Slowly changing dimensions (SCD)
Here's a question that sounds trivial and isn't: a ShopFlow customer moves from Seattle to Austin. What should the warehouse do? (This is the canonical SCD example from Meet ShopFlow: customers.city can change, and dim_customer tracks it as SCD Type 2.)
If you just overwrite their city in dim_customer, then every past sale they made in Seattle now reports as an Austin sale. Your "revenue by region" history silently rewrites itself — last year's Seattle numbers shrink, last year's Austin numbers grow, and nobody changed a single transaction. If instead you never update the city, the warehouse is wrong about where they live now.
This is the slowly changing dimension problem: dimension attributes (a customer's city, a product's category, a rep's territory) change occasionally over time — slowly, compared to the firehose of facts — and you must decide how the warehouse remembers history. Ralph Kimball numbered the strategies, and the numbers (especially Type 2) are spoken fluently in every data team. This lesson teaches each type, and then the actual mechanics of Type 2 — the part most tutorials wave at and never show.
Type 0 — never change
Type 0: retain the original, ignore the change. The attribute is fixed forever — it's part of the record's identity. A customer's original signup date, a product's original launch date, a person's date of birth. There's no history to track because the value, by definition, never changes. Type 0 is a deliberate "this is immutable," not laziness.
Type 1 — overwrite (no history)
Type 1: overwrite the old value with the new one. The dimension always reflects the current truth, and the past is forgotten. After the move, the customer's row simply says city = 'Austin', and it's as if they were always in Austin.

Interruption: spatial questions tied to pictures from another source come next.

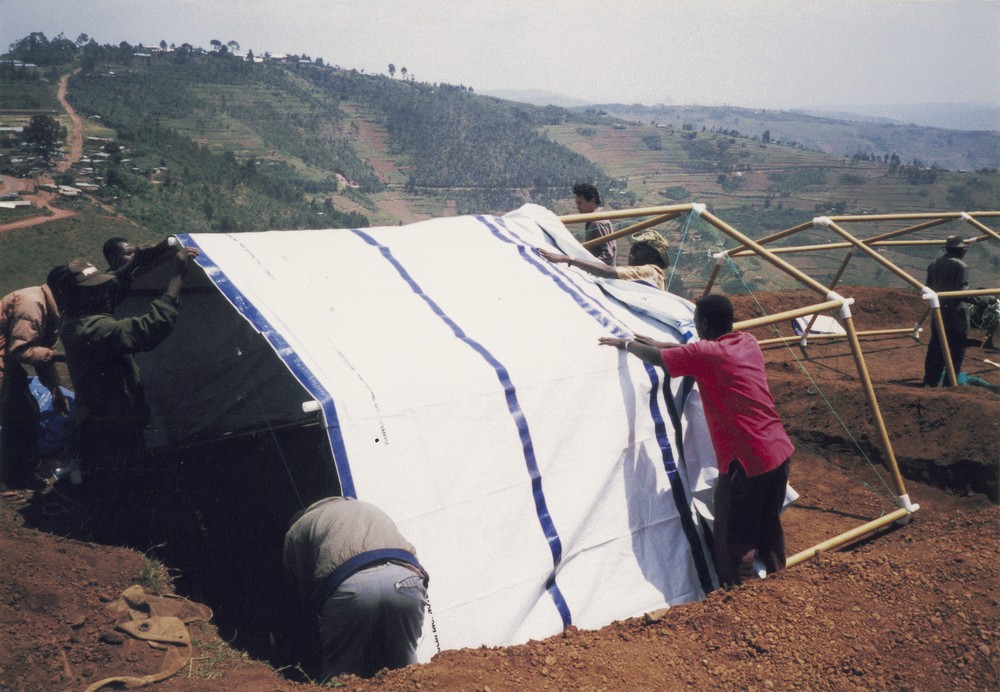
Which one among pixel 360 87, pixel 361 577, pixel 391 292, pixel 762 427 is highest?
pixel 360 87

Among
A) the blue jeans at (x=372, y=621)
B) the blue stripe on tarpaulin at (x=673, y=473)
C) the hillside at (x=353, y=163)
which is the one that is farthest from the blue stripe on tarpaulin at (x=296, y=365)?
the hillside at (x=353, y=163)

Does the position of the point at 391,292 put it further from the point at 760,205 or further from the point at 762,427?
the point at 760,205

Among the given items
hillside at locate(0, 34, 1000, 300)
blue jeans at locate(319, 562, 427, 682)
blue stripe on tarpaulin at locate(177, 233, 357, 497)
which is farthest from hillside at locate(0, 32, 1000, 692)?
hillside at locate(0, 34, 1000, 300)

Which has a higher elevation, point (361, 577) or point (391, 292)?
Answer: point (391, 292)

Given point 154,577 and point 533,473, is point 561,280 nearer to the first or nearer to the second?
point 533,473

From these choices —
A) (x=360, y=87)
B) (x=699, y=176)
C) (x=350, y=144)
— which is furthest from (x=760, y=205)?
(x=360, y=87)

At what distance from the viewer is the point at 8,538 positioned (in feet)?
13.8

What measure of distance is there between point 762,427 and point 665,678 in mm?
1628

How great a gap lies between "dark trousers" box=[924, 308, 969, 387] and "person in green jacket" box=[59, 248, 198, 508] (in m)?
8.90

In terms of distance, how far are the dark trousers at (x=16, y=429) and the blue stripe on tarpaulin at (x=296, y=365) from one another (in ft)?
6.12

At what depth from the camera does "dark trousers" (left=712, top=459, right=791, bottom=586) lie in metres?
4.26

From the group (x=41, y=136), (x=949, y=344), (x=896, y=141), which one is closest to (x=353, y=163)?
(x=41, y=136)

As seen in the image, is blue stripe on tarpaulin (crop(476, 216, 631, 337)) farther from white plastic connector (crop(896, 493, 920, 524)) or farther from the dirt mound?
white plastic connector (crop(896, 493, 920, 524))

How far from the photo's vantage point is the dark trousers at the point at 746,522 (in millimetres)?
4258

Before: customer_key=501 email=maria@… city=Seattle
After: customer_key=501 email=maria@… city=Austin ← overwritten, Seattle gone
Type 1 is correct when history doesn't matter or the old value was simply wrong — fixing a misspelled name, correcting a typo'd email. It's simple and cheap. Its cost is exactly the problem above: every historical fact is now attributed to the new value. Use Type 1 only when you genuinely don't care what the value was.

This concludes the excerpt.